▶ **PASSAGE**
## begin

In [10]:
import yfinance as yf
import numpy as np
import pandas as pd
import matplotlib.pyplot as plt
from sklearn.preprocessing import MaxAbsScaler,RobustScaler,MinMaxScaler

from tensorflow.keras.models import Sequential
from tensorflow.keras.layers import LSTM, Dense, Dropout
import tensorflow as tf

import plotly.graph_objects as go

yfinance: This library is used to download historical market data from Yahoo Finance.
numpy: Provides support for large multi-dimensional arrays and matrices, along with mathematical functions to operate on these arrays.
pandas: A powerful data manipulation tool for data analysis, providing data structures like DataFrames.
matplotlib.pyplot: A plotting library for creating static, interactive, and animated visualizations in Python.
sklearn.preprocessing: Includes different scalers (MaxAbsScaler, RobustScaler, MinMaxScaler) for normalizing data before feeding it into the model.
tensorflow:A linear stack of layers for building a neural network model in Keras AND Includes LSTM, Dense, and Dropout layers which are used to construct the neural network.
plotly.graph_objects: A library for creating interactive and dynamic plots, useful for more complex visualizations.

## end

▶ **EXERCISE AIM**
Output the Python library notes above verbatim, from "numpy: Provides support" to "visualizations in Python.".

▶ **SUPPLIED DATA**
## begin

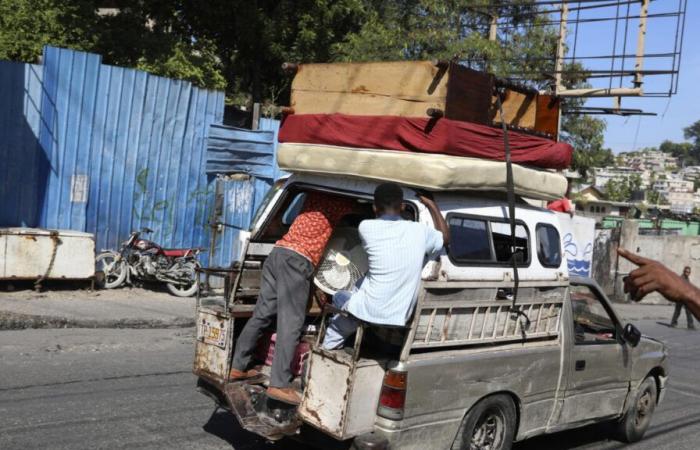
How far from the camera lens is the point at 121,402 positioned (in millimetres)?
6191

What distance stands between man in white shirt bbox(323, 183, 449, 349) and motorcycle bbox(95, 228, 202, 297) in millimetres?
7145

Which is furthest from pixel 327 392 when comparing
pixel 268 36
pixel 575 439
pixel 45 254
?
pixel 268 36

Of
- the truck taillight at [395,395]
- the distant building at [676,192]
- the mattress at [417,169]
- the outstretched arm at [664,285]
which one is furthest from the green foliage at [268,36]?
the distant building at [676,192]

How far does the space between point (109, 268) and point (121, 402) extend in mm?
5747

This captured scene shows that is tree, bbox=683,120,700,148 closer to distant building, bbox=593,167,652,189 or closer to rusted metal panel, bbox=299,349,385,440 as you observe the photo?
distant building, bbox=593,167,652,189

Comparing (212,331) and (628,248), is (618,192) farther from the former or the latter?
(212,331)

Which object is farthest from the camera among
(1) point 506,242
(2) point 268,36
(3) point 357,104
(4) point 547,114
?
(2) point 268,36

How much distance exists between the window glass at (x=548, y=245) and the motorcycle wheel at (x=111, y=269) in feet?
26.2

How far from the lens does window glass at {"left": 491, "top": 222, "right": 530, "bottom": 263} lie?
5.19 m

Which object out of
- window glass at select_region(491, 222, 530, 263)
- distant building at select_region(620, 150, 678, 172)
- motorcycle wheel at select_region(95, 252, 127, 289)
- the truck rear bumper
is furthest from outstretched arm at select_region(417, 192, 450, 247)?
distant building at select_region(620, 150, 678, 172)

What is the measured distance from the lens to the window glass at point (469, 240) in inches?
193

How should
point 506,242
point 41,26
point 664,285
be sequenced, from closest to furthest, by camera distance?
point 664,285
point 506,242
point 41,26

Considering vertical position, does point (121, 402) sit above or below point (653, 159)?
below

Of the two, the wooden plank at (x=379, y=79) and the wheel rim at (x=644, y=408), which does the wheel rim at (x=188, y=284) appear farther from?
the wheel rim at (x=644, y=408)
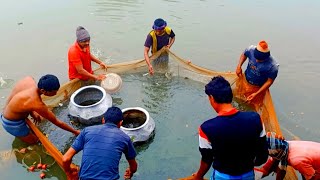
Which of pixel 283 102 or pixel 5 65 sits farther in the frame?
pixel 5 65

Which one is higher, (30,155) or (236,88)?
(236,88)

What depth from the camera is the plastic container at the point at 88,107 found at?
17.7ft

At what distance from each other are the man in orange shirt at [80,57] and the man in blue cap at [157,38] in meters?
1.19

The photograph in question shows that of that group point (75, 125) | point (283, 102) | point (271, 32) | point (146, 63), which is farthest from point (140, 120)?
point (271, 32)

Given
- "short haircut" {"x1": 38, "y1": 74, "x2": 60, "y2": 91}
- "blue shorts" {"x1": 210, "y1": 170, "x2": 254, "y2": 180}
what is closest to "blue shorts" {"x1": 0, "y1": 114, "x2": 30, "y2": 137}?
"short haircut" {"x1": 38, "y1": 74, "x2": 60, "y2": 91}

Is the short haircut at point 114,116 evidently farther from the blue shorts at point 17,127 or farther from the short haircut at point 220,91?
the blue shorts at point 17,127

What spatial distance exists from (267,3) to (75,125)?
903cm

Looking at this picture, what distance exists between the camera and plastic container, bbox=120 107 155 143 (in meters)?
5.05

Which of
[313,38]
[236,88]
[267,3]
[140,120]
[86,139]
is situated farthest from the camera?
[267,3]

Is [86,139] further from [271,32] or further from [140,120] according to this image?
[271,32]

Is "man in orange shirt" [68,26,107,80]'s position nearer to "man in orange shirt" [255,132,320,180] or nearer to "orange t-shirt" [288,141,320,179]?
"man in orange shirt" [255,132,320,180]

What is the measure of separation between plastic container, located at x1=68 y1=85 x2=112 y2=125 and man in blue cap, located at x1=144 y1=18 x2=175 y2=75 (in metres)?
1.43

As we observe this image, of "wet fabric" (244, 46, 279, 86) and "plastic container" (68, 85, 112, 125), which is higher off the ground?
"wet fabric" (244, 46, 279, 86)

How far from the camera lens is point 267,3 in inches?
468
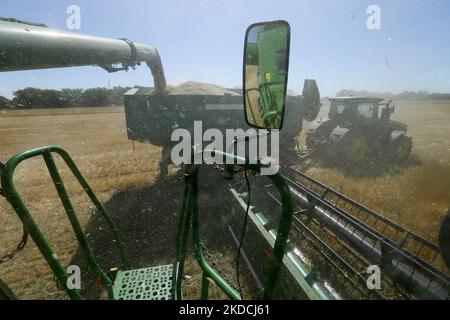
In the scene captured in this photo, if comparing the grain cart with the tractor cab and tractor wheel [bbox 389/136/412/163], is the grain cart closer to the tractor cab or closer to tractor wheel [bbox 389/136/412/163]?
tractor wheel [bbox 389/136/412/163]

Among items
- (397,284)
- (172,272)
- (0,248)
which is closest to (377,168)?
(397,284)

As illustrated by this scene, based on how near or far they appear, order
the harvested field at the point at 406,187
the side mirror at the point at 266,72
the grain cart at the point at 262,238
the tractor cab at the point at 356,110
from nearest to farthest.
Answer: the grain cart at the point at 262,238
the side mirror at the point at 266,72
the harvested field at the point at 406,187
the tractor cab at the point at 356,110

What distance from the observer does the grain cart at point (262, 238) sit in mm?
1629

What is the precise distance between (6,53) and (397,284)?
490 centimetres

## end

▶ **SOLUTION TO THIS TASK**
numpy: Provides support for large multi-dimensional arrays and matrices, along with mathematical functions to operate on these arrays.
pandas: A powerful data manipulation tool for data analysis, providing data structures like DataFrames.
matplotlib.pyplot: A plotting library for creating static, interactive, and animated visualizations in Python.